Pielgrzymom towarzyszyło pięciu księży: ks. Zbigniew Bizoń (proboszcz), ks. Mateusz Wójcik, ks. Mirosław Żak, ks. Bogusław Seweryn i Ks. Damian Kuchta. Trasa liczyła ok. 25 km.

– Po drodze pielgrzymi radośnie śpiewali, a na gitarze przygrywała s. Teresa Pawlak, albertynka, modlili się odmawiając litanię do Jana Pawła II, koronkę do Miłosierdzia Bożego. Pielgrzymi zapisywali też intencje, które były odczytywane w czasie modlitwy różańcowej, czy słuchali konferencji, głoszonych przez księży przewodników – wspomina ks. Mateusz Wójcik. Dodaje, że ważnym momentem była adoracja w drodze z sanktuarium oo. Karmelitów do Bazyliki Wadowickiej, w czasie której na czele pielgrzymki szedł Jezus Eucharystyczny.

– Po dojściu do Kalwarii zebrzydowskiej wielu ludzi dziękowało za zorganizowanie pielgrzymki. Widać było, że są zmęczeni (pogoda była przepiękna, słońce, ciepło, tak jakby zamówiona przez naszego świętego), mocno utrudzeni, ale szczęśliwi. Jedna pani to aż rzuciła się mi na szyję, i mówi ze łzami w oczach: "Księże Mateuszu, udało się. Doszliśmy. Jestem przeszczęśliwa" – opowiada wikary choczeńskiej parafii.

Pomysł pielgrzymki zrodził się jeszcze w październiku ubiegłego roku. Jak wyjaśnia ks. M. Wójcik, organizatorom zależało, by odwiedzić miejsca związane z Janem Pawłem II. - Wybraliśmy formę, którą on sam w życiu praktykował: pieszej pielgrzymki, modlitwy, czy jak mówią niektórzy "rekolekcji w drodze".
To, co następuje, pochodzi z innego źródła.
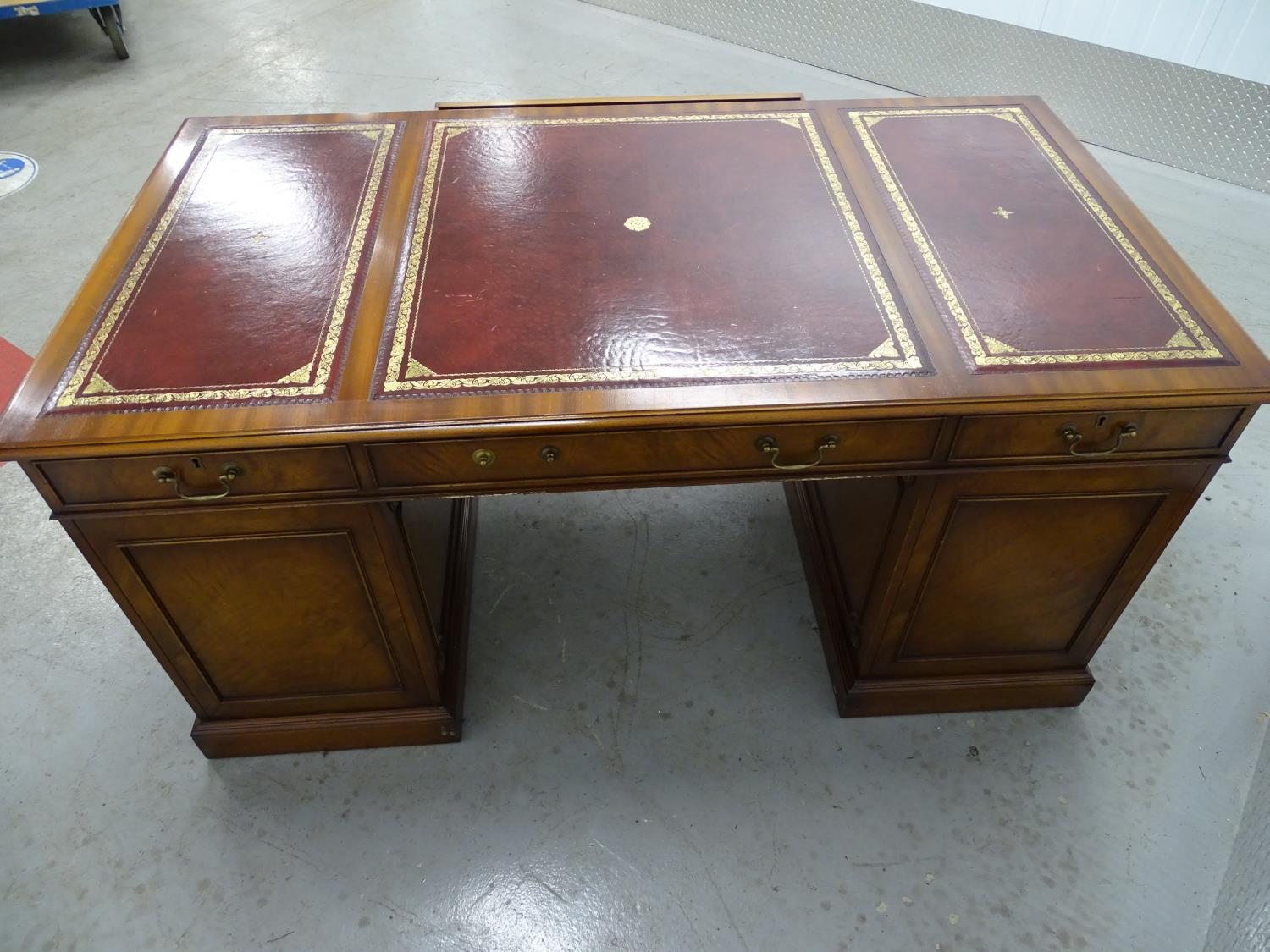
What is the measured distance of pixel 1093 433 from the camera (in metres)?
1.45

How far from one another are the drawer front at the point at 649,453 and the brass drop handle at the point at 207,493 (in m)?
0.22

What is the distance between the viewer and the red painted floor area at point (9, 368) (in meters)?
2.70

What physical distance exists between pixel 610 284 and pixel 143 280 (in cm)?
89

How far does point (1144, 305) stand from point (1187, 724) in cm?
109

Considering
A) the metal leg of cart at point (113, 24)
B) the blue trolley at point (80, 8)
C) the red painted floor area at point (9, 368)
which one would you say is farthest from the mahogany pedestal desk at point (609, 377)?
the metal leg of cart at point (113, 24)

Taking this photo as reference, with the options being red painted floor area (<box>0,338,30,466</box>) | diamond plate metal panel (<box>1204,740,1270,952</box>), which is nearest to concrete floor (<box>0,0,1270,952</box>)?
diamond plate metal panel (<box>1204,740,1270,952</box>)

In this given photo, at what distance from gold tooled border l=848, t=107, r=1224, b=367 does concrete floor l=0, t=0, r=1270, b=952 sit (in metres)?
0.98

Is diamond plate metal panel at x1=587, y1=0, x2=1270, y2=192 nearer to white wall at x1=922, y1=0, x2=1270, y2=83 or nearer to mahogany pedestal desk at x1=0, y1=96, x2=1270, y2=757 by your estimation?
white wall at x1=922, y1=0, x2=1270, y2=83

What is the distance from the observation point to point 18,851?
5.81 ft

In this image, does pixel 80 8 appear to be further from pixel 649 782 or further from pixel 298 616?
pixel 649 782

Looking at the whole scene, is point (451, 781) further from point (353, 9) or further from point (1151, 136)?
point (353, 9)

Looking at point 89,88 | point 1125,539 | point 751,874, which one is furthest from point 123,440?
point 89,88

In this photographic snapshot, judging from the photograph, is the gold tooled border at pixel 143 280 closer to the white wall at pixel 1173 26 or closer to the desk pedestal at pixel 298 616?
the desk pedestal at pixel 298 616

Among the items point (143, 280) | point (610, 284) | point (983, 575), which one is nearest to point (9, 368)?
point (143, 280)
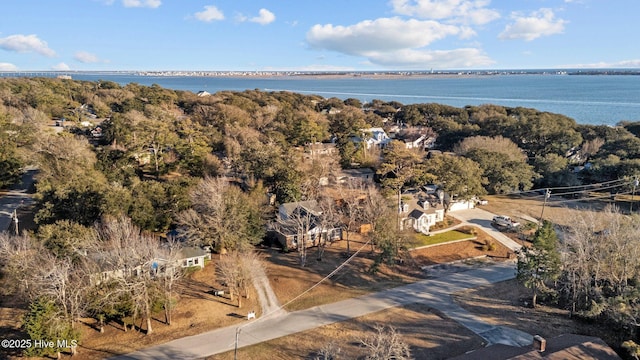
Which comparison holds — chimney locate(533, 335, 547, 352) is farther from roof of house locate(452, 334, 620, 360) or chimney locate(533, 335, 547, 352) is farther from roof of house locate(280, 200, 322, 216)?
roof of house locate(280, 200, 322, 216)

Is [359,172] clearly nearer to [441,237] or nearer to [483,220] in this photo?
[483,220]

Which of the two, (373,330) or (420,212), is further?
(420,212)

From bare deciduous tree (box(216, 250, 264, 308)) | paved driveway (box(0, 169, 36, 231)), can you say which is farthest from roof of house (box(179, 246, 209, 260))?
paved driveway (box(0, 169, 36, 231))

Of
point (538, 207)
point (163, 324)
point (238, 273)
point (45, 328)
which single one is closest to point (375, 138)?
point (538, 207)

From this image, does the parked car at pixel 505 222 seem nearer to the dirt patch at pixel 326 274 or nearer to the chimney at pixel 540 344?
the dirt patch at pixel 326 274

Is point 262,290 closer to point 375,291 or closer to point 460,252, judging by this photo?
point 375,291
Jak podkreśla kapłan, projekt pielgrzymki spotkał się z zainteresowaniem i konkretną pomocą dziekana dekanatu Wadowice Północ, ks. Stanisława Jaśkowca, Starosty Wadowickiego Jacka Jończyka, Burmistrz Wadowic Ewy Filipiak i firmy Skawa Wadowice, która ofiarowała słodycze.  – Trzeba powiedzieć, że spotkałem się z ogromnym wsparciem rodzin z naszej parafii, które podjęły się organizacji zaplecza pielgrzymkowego, bazy, służb medycznych, czy służb porządkowych. Wielu z nich robiło  to po raz pierwszy w życiu, a wychodziło im to wyśmienicie, w pełni profesjonalnie – wspomina.